The Evils of Making Sense of Death
Rob
Fisher
Inter-Disciplinary.Net, Oxfordshire, United Kingdom
Making sense of death is peculiar and hazardous task. The
death of a child or a person creates an emptiness of space
where something which should have been now will never be and ruptures,
fractures and evades attempts to make sense of what has happened.

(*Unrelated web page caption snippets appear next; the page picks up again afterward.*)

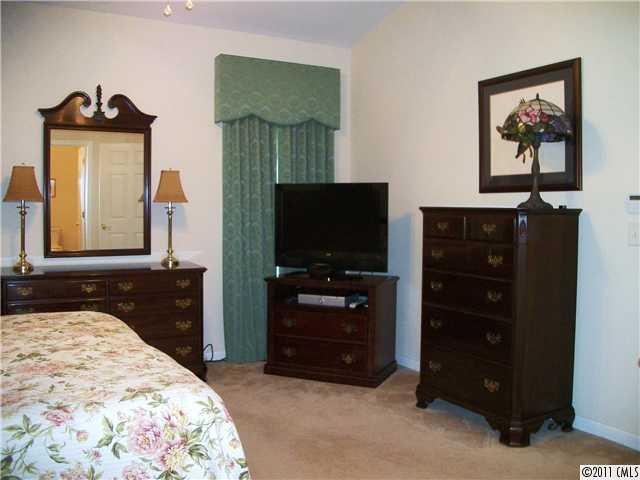 1671 Onyx Ridge, Unit 1671 Fort Mill, SC 29708 - Photo 10 of 15 a bedroom with a bed and a television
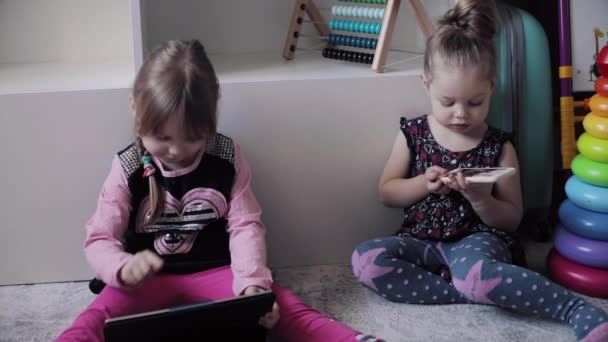 Hauska lapsi istuu lattialla ja käyttää elektronisia laitteita . — kuvapankkivideo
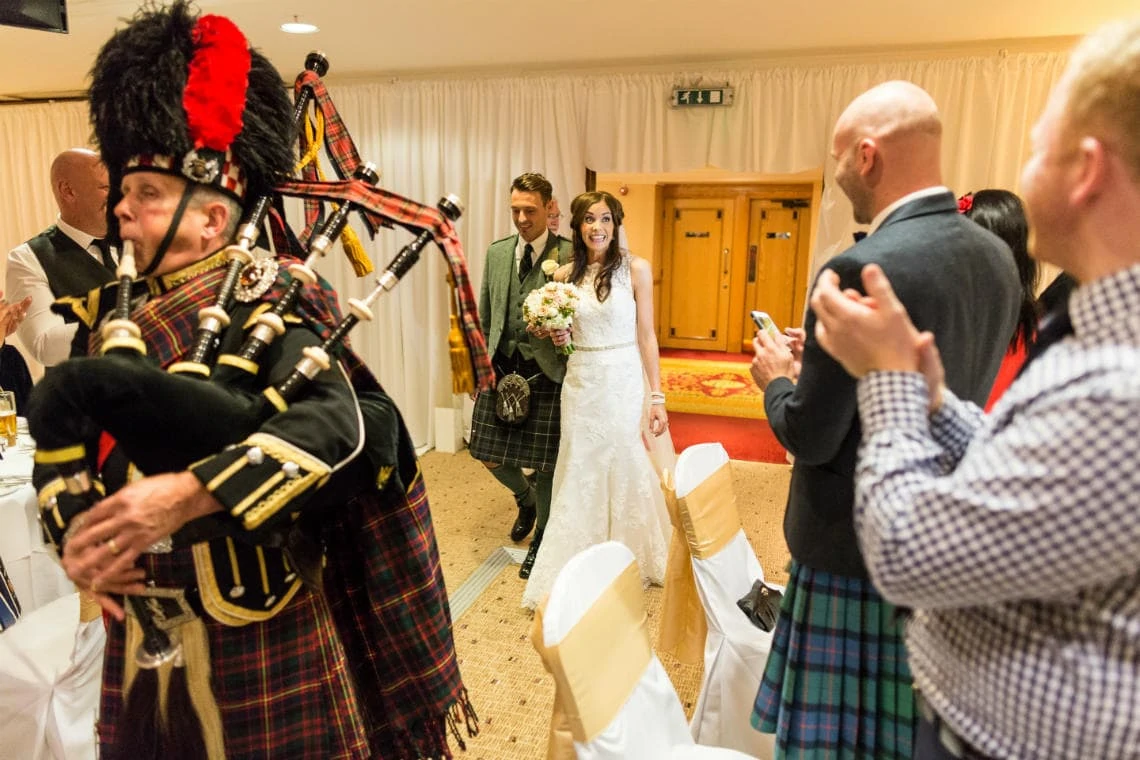 newlyweds are led by the piper to the top table in the Dalmahoy Suite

It also drives a wedge between personal and professional life, in light
of which we need to recognise one vitally important thing. We need to
stick to the facts of what happened - to let evil be evil and death be
death. What what happens cannot be anything other than what it is - and
this thought betrays all quests for explanation. Explanations take us
away from the personal and particular nature of evil into the realm of
something more general. In the process they run the danger of becoming
immoral by justifying the evil they try to explain and alter the facts
of what has happened.
To love a child, a partner or a parent is to suffer when they are gone;
people suffer because they love, and because they are unwilling to surrender
or give up that love. What is important is that we should hear the silence,
allow it room to be, and in recognising its presence, stick to the facts
of what has happened.
Can the Dying Mourn?
Katherine
Powis
Department of Sociology,
University of Essex, United Kingdom
Seale (1998), in identifying the late modern patient-centred ‘scripts’ adopted
by the hospice movement, has declared that the dying themselves can now
play the role of chief mourner. Such scripts, he suggests, are predicated
on the construction of “dying and grief as orderly experiences,
guided by a knowing expertise” (1998, p.118); the “knowing
expert” in such cases being the sufferers themselves. For the aware
dying, it is proposed that some of their grief is anticipatory and the
manner in which they mourn their prospective death will offer guidance
and even hope to those who will have to negotiate their own bereavement
after the death of their loved one.
This paper will examine the psycho-analytic
roots of mourning theories to be found in Freud’s Mourning
and Melancholia (1917)
in order to determine how appropriate it might be to apply psychological
models of bereavement to the dying. While there can be no doubt loss
is a major feature in the experiences of the dying, meaning that elements
of such models may have relevance, I will propose that a key feature
of Freud’s foundational theory cannot be available to the aware
dying, thereby rendering the notion that the dying can ‘successfully’ mourn
untenable. I go on to suggest an alternative account of what may be intermingled
with the experiences of loss for the dying: the fear of annihilation.